Pink Floyd, the 1970s psychedelic rock band, is releasing its first new track in almost three decades on Friday to raise money for the people of Ukraine, the band said on Thursday.

The recording, “Hey Hey Rise Up,” is a reworking of a protest song from World War I and features the Ukrainian rock star Andriy Khlyvnyuk of the band Boombox.

Mr. Khlyvnyuk was on tour in the United States when the war started and returned to Ukraine’s capital, Kyiv, to enlist in his country’s army. The vocals on the Pink Floyd track come from a viral video the Ukrainian singer posted three days into the war of himself clad in combat gear, carrying a rifle and singing a Ukrainian protest anthem in Kyiv’s Sofiyskaya Square.

The anthem, “The Red Viburnum in the Meadow,” was written during World War I and has been sung at Ukrainian solidarity rallies around the world since Russia’s invasion. Pink Floyd gives it a soaring rock treatment, with David Gilmour providing an anguished guitar solo and Nick Mason’s steady drums driving it forward. Guy Pratt plays bass and Nitin Sawhney adds keyboard. Roger Waters, who left the group in 1985, was not involved.

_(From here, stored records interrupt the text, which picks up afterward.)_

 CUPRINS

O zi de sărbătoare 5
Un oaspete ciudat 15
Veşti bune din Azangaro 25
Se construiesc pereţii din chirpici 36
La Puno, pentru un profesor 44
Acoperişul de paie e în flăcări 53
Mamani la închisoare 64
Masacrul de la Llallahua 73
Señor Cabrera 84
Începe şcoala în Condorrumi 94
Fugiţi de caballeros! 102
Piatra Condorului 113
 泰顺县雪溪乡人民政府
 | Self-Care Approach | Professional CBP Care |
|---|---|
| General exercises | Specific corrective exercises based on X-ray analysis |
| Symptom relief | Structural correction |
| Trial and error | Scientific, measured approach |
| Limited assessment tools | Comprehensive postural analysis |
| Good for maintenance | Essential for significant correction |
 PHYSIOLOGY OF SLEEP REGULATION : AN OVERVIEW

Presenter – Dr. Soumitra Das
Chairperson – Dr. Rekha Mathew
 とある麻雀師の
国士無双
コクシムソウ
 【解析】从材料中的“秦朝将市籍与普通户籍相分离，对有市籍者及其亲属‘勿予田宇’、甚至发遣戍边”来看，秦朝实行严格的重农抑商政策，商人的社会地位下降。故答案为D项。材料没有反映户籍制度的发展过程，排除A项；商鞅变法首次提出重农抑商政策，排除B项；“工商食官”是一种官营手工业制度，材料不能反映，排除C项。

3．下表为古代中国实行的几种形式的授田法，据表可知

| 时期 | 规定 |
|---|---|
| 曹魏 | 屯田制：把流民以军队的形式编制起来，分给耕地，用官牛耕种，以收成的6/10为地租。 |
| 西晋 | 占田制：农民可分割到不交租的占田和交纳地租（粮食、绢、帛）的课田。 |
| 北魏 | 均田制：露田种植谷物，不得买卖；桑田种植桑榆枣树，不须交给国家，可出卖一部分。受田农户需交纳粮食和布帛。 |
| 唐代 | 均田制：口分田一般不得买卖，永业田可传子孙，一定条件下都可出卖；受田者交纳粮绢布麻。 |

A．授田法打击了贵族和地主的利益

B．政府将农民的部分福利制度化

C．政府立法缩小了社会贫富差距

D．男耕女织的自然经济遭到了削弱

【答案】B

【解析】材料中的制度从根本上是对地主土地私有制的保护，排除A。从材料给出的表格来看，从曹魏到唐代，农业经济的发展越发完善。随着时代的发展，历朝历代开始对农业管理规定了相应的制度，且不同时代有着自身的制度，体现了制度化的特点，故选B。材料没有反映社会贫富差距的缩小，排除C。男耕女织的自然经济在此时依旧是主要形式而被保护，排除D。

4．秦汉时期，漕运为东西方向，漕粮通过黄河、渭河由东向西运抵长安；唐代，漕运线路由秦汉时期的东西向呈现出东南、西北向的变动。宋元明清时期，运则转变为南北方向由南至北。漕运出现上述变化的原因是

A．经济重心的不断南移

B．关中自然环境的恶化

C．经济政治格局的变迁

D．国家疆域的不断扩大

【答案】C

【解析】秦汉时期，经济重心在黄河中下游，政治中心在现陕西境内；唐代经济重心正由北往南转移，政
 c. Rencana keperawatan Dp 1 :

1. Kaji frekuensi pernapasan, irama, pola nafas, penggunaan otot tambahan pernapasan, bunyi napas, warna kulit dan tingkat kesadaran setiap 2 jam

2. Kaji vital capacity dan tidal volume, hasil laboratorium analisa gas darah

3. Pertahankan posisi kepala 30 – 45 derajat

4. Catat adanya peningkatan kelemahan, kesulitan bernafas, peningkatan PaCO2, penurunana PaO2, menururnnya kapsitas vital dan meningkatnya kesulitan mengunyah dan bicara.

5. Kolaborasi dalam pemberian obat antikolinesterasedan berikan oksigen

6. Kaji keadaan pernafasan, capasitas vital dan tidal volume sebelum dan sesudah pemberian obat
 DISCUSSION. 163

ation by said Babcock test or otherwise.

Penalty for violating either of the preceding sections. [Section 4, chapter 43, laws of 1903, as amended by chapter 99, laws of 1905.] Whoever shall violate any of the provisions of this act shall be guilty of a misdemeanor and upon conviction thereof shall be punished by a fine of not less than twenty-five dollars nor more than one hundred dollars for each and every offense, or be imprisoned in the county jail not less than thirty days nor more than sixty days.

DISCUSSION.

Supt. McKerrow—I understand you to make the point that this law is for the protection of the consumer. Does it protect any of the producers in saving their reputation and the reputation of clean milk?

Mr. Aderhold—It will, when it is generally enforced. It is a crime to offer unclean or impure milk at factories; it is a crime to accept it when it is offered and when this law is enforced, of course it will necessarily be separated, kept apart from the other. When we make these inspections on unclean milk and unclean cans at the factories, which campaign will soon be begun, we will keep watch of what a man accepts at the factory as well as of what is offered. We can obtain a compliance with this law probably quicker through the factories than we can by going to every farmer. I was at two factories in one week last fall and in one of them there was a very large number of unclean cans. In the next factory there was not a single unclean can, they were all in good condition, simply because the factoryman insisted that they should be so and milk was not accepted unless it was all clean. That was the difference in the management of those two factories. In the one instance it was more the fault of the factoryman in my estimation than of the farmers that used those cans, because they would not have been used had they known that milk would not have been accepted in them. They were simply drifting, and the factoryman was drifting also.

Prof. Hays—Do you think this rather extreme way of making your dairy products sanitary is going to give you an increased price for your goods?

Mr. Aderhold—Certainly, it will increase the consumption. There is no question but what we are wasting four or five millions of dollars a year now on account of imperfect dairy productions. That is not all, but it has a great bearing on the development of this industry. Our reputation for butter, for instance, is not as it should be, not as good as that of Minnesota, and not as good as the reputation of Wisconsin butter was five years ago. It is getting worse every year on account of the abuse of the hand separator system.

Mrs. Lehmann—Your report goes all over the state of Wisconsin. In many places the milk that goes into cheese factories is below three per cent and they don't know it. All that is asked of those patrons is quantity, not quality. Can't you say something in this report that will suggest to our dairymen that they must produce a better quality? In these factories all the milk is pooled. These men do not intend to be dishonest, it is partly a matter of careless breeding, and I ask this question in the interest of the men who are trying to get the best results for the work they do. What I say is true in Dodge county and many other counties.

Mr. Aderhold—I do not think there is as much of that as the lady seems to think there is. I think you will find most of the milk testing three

The anthem’s last line, “Hey, hey, rise up and rejoice,” was the inspiration for the track’s title. Proceeds from its sale will go to the Ukraine Humanitarian Fund.

Mr. Gilmour said Mr. Khlyvnyuk gave his blessing for the song from the hospital where he is recovering from a mortar shrapnel injury.

Mr. Gilmour described coming to know Mr. Khlyvnyuk in 2015, when Boombox backed him at a show in support of a persecuted Belarusian theater group.

Both Pink Floyd and Mr. Gilmour, who has Ukrainian family members, pulled their music from digital providers in Russia and Belarus in March and said they stood with the world in “strongly condemning Russia’s invasion of Ukraine.”

The move was one of several solidarity efforts from the music industry in recent weeks. The Grammy Awards last week featured remarks from President Volodymyr Zelensky and performances from the Ukrainian singer Mika Newton and the poet Lyuba Yakimchuk, who recently fled the country.

In March, a benefit concert featuring stars including Ed Sheeran and Camila Cabello reportedly raised $17.6 million.